Saturday, July 16, 2011

Kids Eat, but it Ain't Free

Tonight was my night to wrangle kids with lacerations.

I hate restraining kids.  In fact, I really don't even like kids all that much.  Actually, I take that back; the kids are fine, it's the parents who suck.  That was why I stopped school nursing.

Kid 1:  2 years old and screeching blue murder.  He had a wooden splinter in the bottom of his foot.  It took Henrietta 20 minutes to get it out.  It was near the big toe.  Even wrapped in a sheet with both parents sitting on him and me holding down the foot, that big toe just couldn't be immobilized; it was like trying to nail Jello to a tree.  At least his parents were intelligent, helpful beings with realistic expectations.  They were tremendously helpful.  I stuck a Cars bandaid on his foot and he seemed happy with that.

Kid 2: 10 years old with a teeny, tiny laceration on her thumb from the top of a dog food can.  Crying, crying and crying, albeit silently.  2 stitches.  Had to work around mom who threw herself onto the stretcher like it was an open casket.  Made a WAY bigger deal out of it than necessary.  The little girls older sister was more of an adult than the mother.

Kid 3: 18 months old with a chin laceration.  It was 50/50 whether it needed sutures or not.  Clearly, this child had never heard "no" a day in his life.  Mom was busy getting out a picnic basket full of snacks and drinks in triage.  I warned her not to feed him ( they cry so hard they usually vomit) but she would have none of it; "how else am I going to keep him occupied?". (Um, I don't know, read him a book, play a game of Parcheesi?). We were busy, it was about an hour before we could take care of him.  I refused to put him in the room until Henrietta was ready to see him the minute he went in,  By that time mom had moved through the picnic basket and was feeding him a Kit Kat.  Mom was, predictably, less than helpful.  I wrapped him in a sheet and as soon as Henrietta put in the local he screamed so much he vomited like Mt. Vesuvius.  Surprise, surprise.  This is why we tell you not to feed them. 

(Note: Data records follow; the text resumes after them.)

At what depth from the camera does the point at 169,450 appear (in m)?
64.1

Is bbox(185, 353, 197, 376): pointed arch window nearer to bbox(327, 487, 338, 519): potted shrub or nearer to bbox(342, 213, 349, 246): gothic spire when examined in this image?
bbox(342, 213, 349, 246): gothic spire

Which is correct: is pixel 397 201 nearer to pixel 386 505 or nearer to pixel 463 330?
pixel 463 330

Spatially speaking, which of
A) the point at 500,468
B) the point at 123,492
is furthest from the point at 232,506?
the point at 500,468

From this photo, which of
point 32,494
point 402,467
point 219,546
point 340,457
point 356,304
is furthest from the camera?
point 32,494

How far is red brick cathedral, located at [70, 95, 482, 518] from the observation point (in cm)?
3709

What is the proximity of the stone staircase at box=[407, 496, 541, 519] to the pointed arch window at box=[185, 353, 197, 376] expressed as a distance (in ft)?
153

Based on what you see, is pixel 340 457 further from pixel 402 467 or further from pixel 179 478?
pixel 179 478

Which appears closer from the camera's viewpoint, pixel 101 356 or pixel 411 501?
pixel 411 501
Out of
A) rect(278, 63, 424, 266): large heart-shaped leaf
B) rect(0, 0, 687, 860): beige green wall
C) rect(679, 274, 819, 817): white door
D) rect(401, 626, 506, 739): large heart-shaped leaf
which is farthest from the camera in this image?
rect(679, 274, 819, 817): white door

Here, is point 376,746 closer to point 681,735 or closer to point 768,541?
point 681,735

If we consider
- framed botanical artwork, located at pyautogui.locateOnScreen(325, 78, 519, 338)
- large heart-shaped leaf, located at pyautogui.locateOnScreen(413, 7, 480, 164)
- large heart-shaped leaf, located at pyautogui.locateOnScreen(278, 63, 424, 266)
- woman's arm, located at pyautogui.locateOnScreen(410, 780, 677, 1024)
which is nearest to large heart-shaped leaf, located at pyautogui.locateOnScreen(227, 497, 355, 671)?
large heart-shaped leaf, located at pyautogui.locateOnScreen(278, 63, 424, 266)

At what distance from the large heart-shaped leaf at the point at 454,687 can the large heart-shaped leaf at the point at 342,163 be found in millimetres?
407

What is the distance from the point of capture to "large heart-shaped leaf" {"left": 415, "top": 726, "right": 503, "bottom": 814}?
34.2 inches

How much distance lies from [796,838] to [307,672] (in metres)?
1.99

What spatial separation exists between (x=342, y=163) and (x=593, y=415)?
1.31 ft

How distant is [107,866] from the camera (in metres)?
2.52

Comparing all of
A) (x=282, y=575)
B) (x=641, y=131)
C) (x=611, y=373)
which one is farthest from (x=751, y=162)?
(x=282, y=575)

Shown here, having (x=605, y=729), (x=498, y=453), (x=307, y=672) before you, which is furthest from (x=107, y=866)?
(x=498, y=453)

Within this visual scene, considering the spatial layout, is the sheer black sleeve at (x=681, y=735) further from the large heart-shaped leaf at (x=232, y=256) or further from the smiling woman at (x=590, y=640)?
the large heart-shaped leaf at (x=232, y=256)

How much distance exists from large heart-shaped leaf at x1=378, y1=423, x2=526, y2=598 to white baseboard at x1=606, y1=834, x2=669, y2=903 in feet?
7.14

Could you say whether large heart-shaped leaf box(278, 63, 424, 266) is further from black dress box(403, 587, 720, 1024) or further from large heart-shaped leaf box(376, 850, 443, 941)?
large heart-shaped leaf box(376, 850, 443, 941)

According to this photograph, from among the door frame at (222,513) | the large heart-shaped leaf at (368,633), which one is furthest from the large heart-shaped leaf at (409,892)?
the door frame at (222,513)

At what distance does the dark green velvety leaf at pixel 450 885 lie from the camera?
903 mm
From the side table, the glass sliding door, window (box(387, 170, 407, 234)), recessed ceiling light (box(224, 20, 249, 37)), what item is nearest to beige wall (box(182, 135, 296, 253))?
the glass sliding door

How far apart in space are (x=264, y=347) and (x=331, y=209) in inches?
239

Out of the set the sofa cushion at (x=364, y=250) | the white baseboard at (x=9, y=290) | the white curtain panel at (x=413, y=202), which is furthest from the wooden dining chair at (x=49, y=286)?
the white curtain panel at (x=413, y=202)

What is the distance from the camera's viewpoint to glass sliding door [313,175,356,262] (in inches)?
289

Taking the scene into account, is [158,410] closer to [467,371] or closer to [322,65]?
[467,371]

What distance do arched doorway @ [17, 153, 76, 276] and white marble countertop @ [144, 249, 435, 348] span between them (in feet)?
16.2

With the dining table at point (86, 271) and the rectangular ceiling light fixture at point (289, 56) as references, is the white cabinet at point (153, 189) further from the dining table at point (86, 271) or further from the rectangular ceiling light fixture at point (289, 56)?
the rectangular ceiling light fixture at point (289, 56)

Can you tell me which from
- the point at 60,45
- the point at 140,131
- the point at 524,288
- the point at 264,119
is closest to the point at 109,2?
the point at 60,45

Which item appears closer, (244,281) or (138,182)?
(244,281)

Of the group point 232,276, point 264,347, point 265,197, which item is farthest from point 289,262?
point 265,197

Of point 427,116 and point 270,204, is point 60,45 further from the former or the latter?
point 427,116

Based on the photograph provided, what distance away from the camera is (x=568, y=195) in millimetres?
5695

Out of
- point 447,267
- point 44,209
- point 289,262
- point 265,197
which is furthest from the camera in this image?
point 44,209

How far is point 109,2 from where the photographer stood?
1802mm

But wait, there's more.  The kid kept screaming, but in a kind of "It makes me feel better to make noise", self- soothing kind of way.  Mom sang, really badly although you could tell she was thinking she could really sing, "The Wheels on the Bus".  Only when she got to the "round and round" part, it sounded like a cat in blender.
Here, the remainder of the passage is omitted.